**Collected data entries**
======

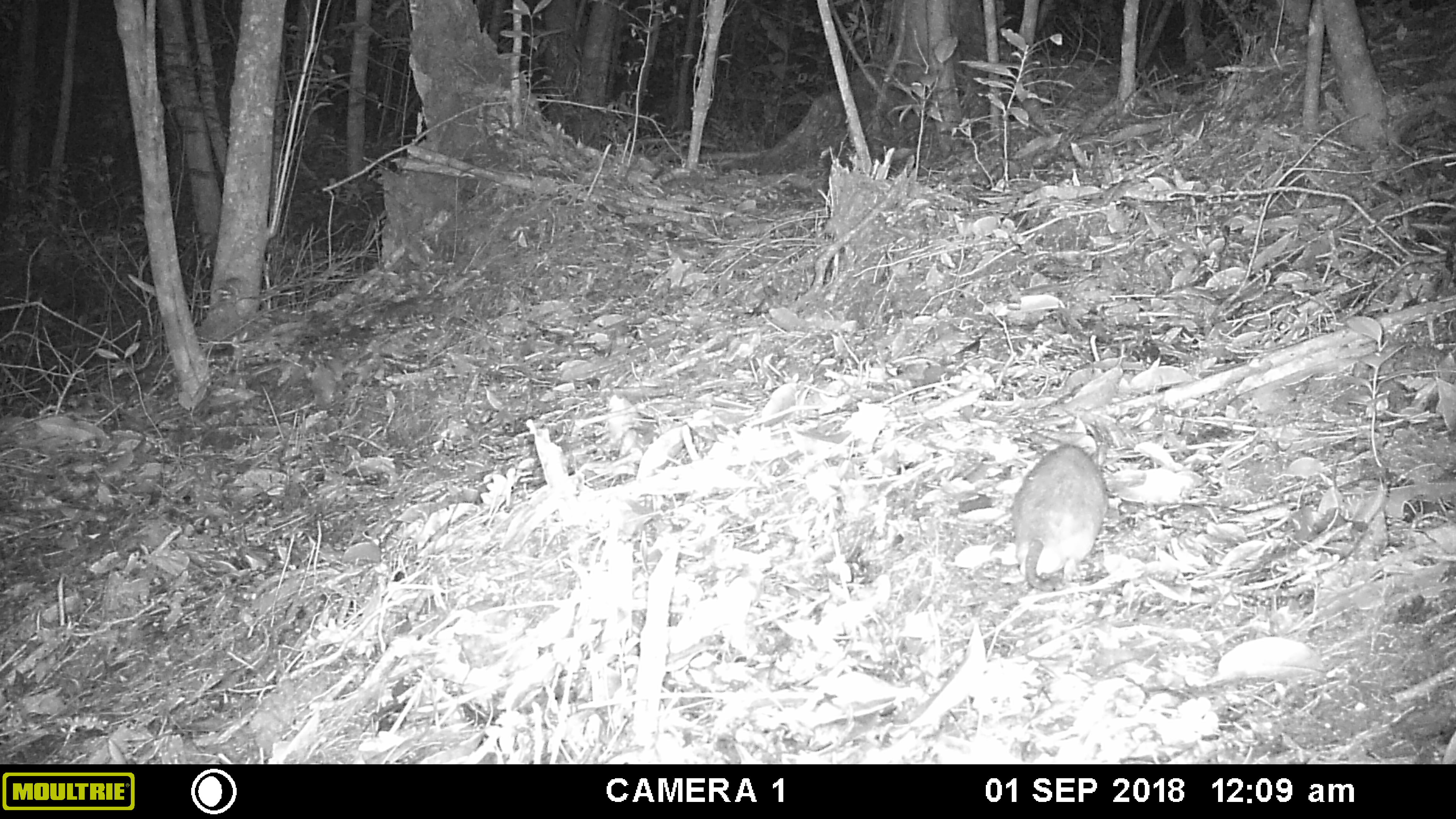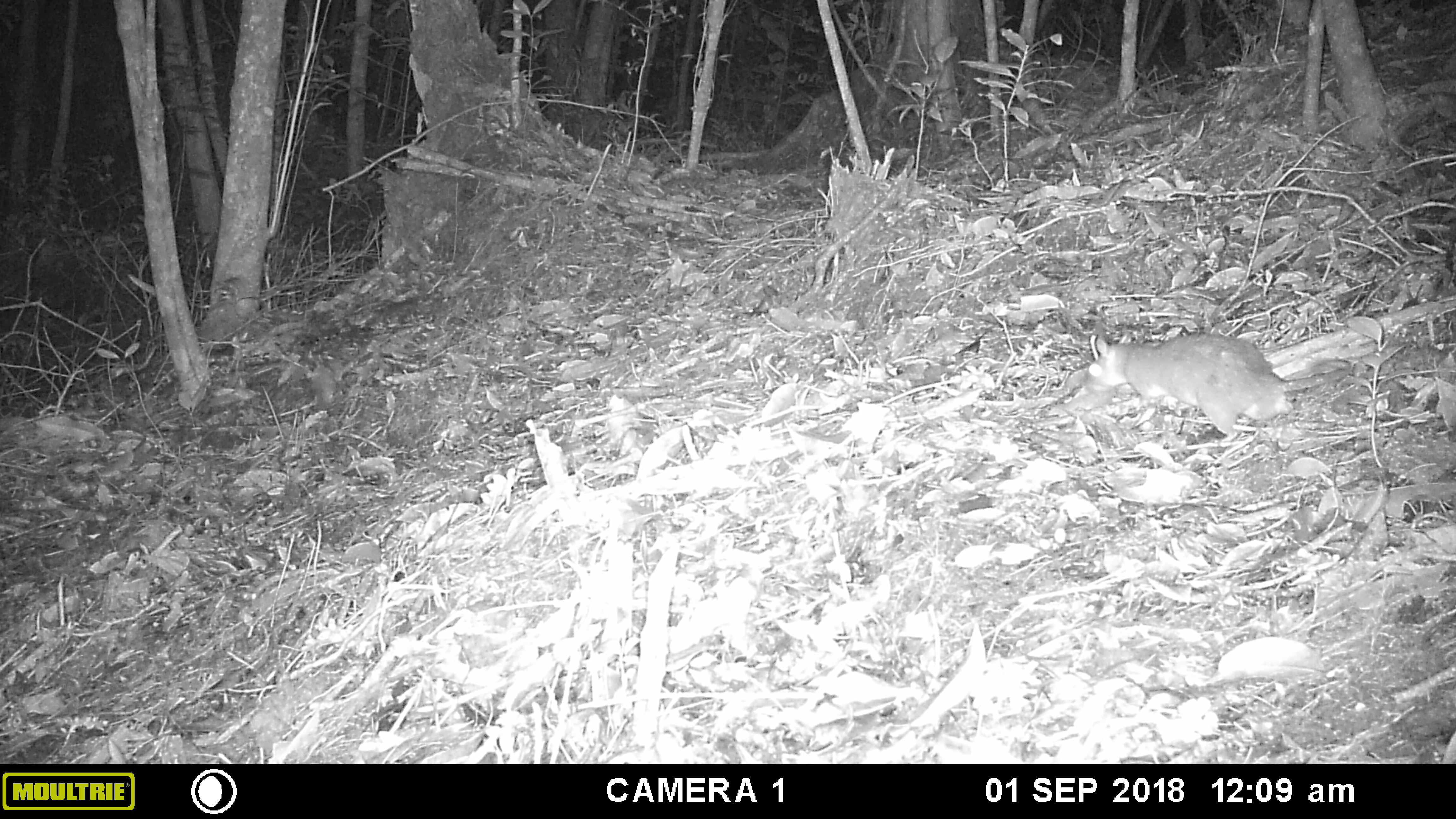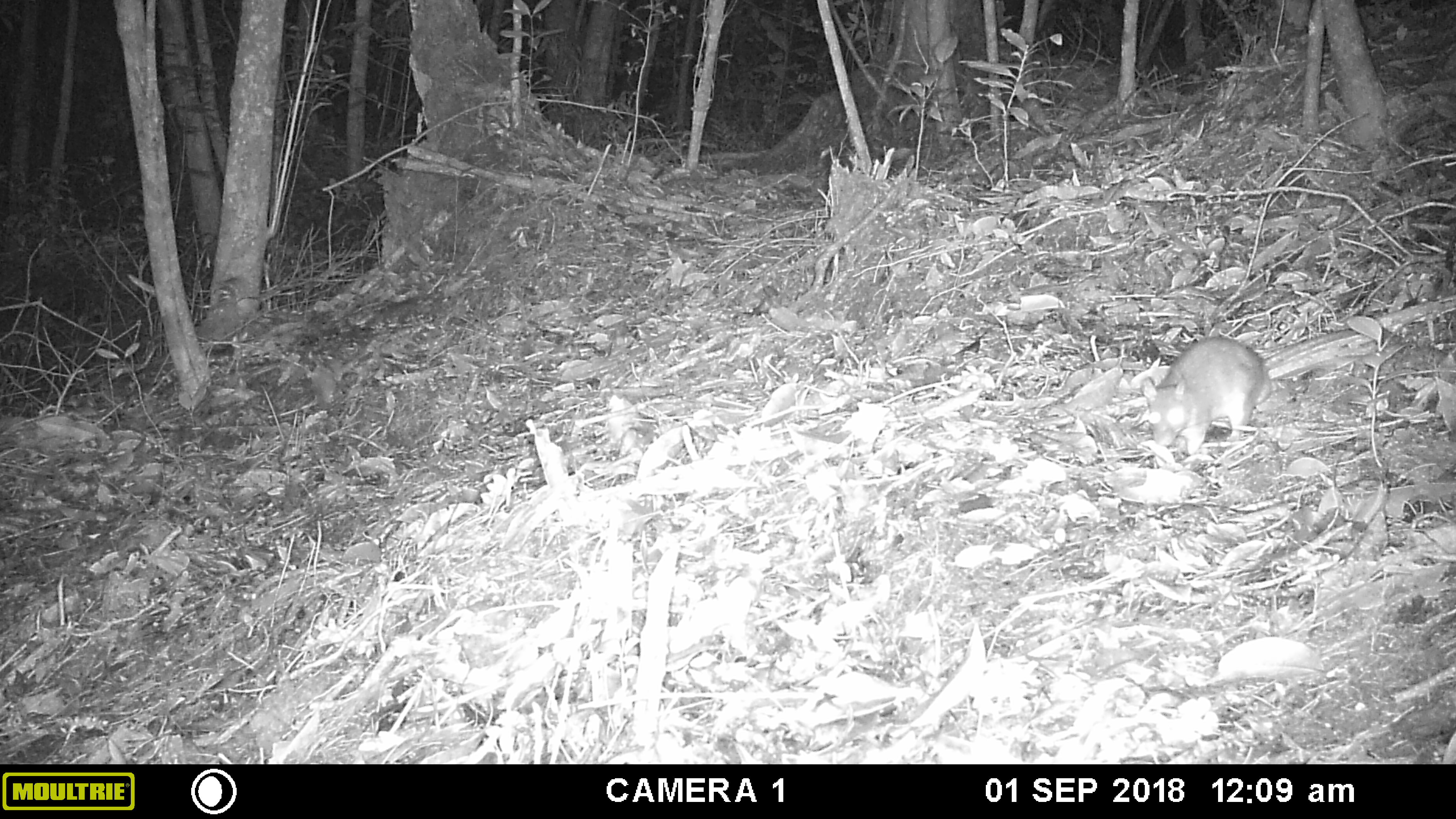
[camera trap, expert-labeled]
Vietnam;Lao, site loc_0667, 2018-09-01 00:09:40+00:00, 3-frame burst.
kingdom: Animalia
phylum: Chordata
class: Mammalia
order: Rodentia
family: Muridae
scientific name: Muridae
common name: old-world mice and rats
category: unidentified murid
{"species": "unidentified murid (old-world mice and rats) (Muridae)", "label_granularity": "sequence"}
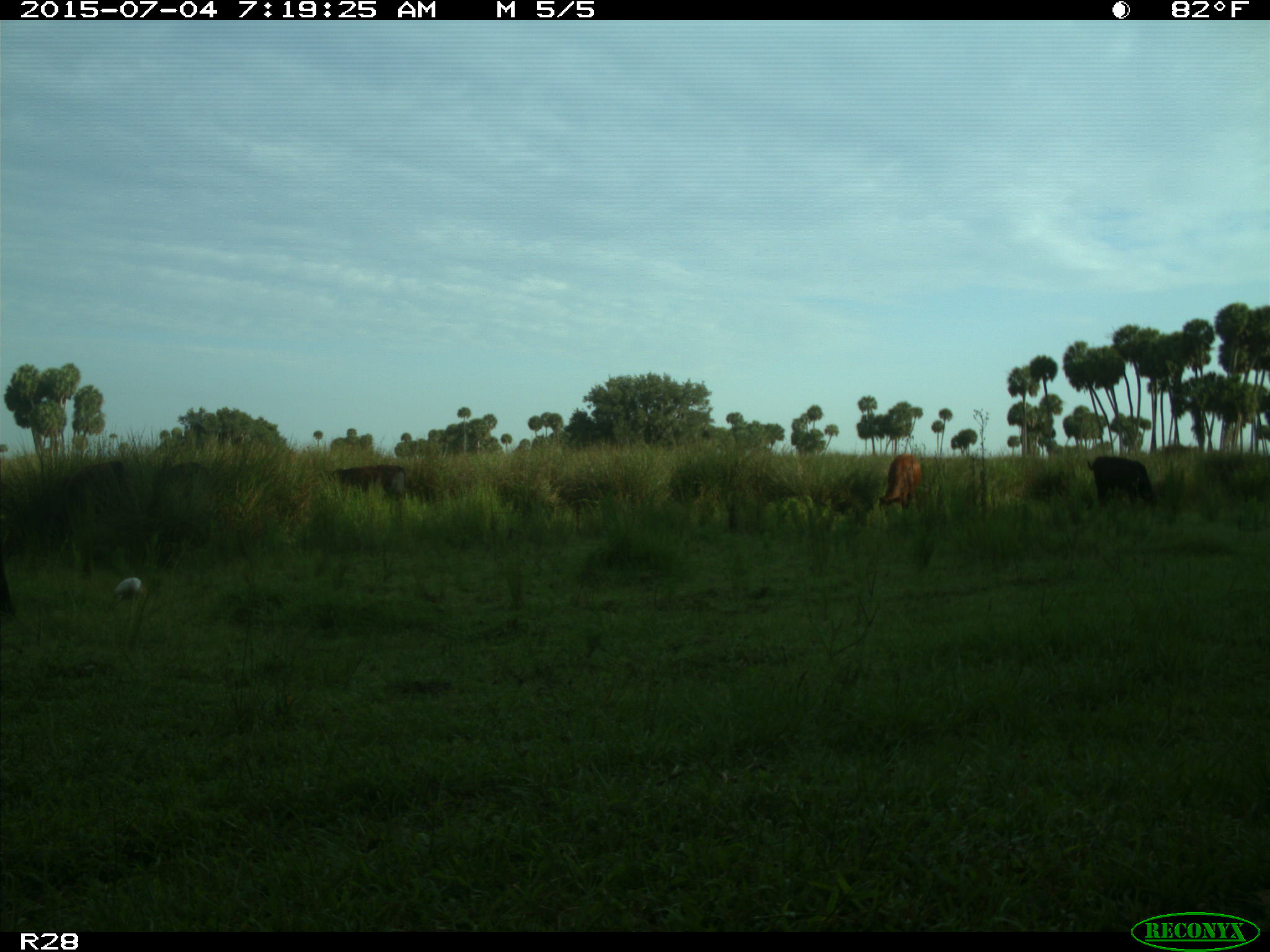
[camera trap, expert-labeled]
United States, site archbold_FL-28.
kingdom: Animalia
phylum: Chordata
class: Mammalia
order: Artiodactyla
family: Bovidae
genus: Bos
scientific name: Bos taurus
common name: domestic cow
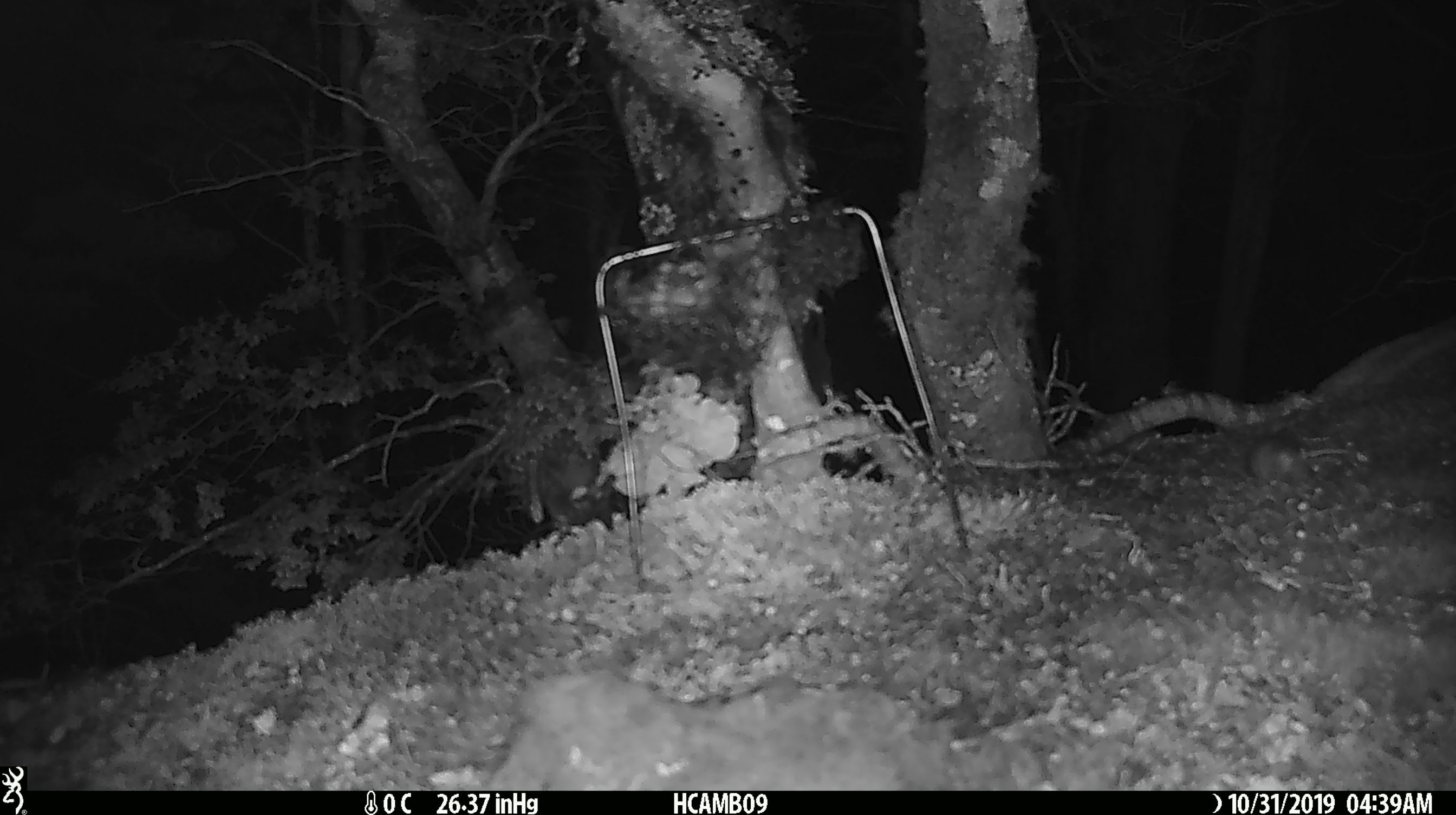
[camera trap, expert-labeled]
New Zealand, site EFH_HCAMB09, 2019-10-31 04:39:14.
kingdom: Animalia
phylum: Chordata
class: Mammalia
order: Rodentia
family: Muridae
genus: Mus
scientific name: Mus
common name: mouse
Mouse (Mus).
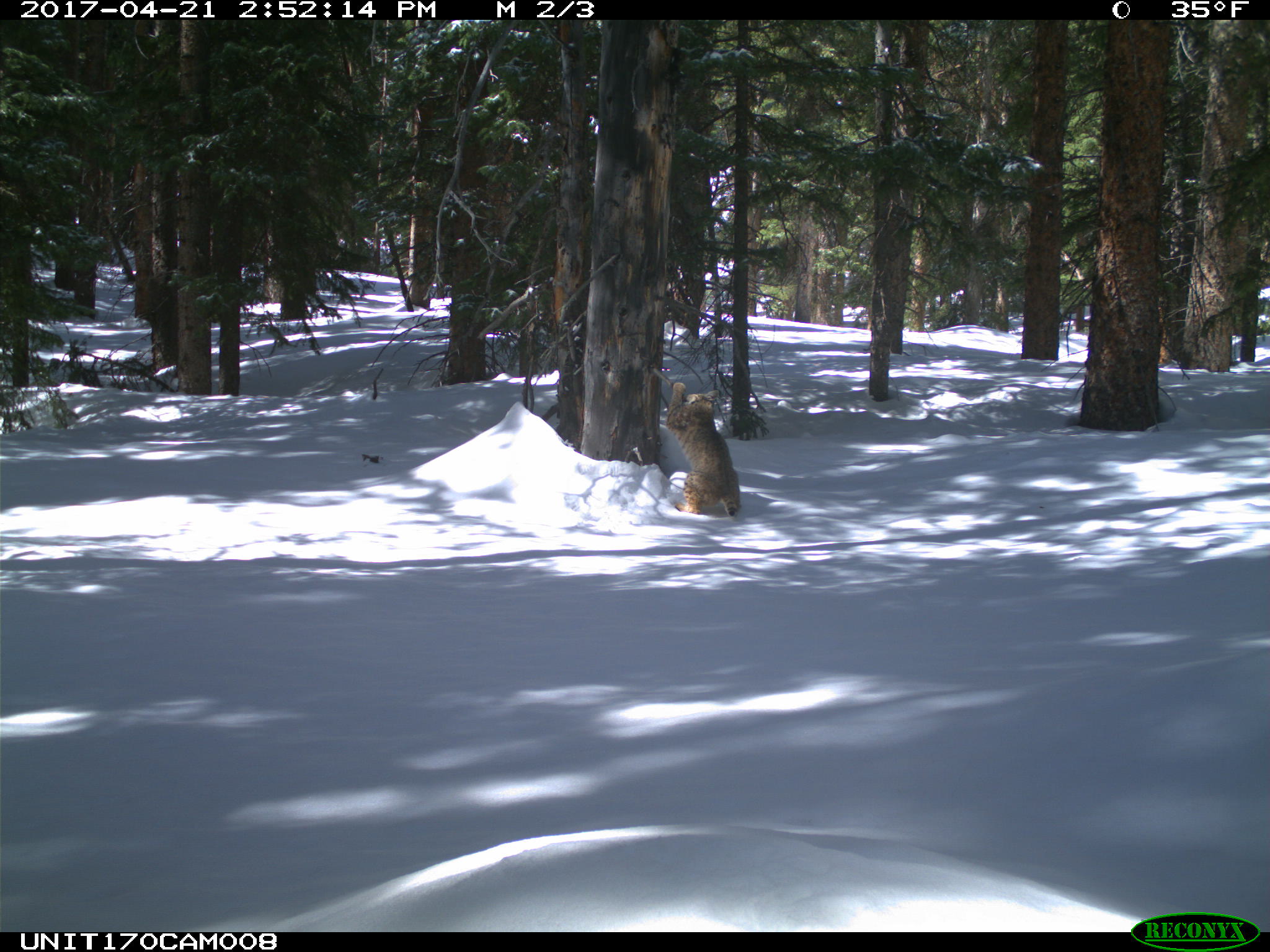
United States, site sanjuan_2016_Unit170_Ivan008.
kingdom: Animalia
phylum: Chordata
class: Mammalia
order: Carnivora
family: Felidae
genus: Lynx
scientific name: Lynx rufus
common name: bobcat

======

**YOUR GOAL**
Only the words belong in your copy: restate the data above exactly and leave the images out.

**RESPONSE BOX**
[camera trap, expert-labeled]
Vietnam;Lao, site loc_0667, 2018-09-01 00:09:40+00:00, 3-frame burst.
kingdom: Animalia
phylum: Chordata
class: Mammalia
order: Rodentia
family: Muridae
scientific name: Muridae
common name: old-world mice and rats
category: unidentified murid
{"species": "unidentified murid (old-world mice and rats) (Muridae)", "label_granularity": "sequence"}
[camera trap, expert-labeled]
United States, site archbold_FL-28.
kingdom: Animalia
phylum: Chordata
class: Mammalia
order: Artiodactyla
family: Bovidae
genus: Bos
scientific name: Bos taurus
common name: domestic cow
[camera trap, expert-labeled]
New Zealand, site EFH_HCAMB09, 2019-10-31 04:39:14.
kingdom: Animalia
phylum: Chordata
class: Mammalia
order: Rodentia
family: Muridae
genus: Mus
scientific name: Mus
common name: mouse
Mouse (Mus).
United States, site sanjuan_2016_Unit170_Ivan008.
kingdom: Animalia
phylum: Chordata
class: Mammalia
order: Carnivora
family: Felidae
genus: Lynx
scientific name: Lynx rufus
common name: bobcat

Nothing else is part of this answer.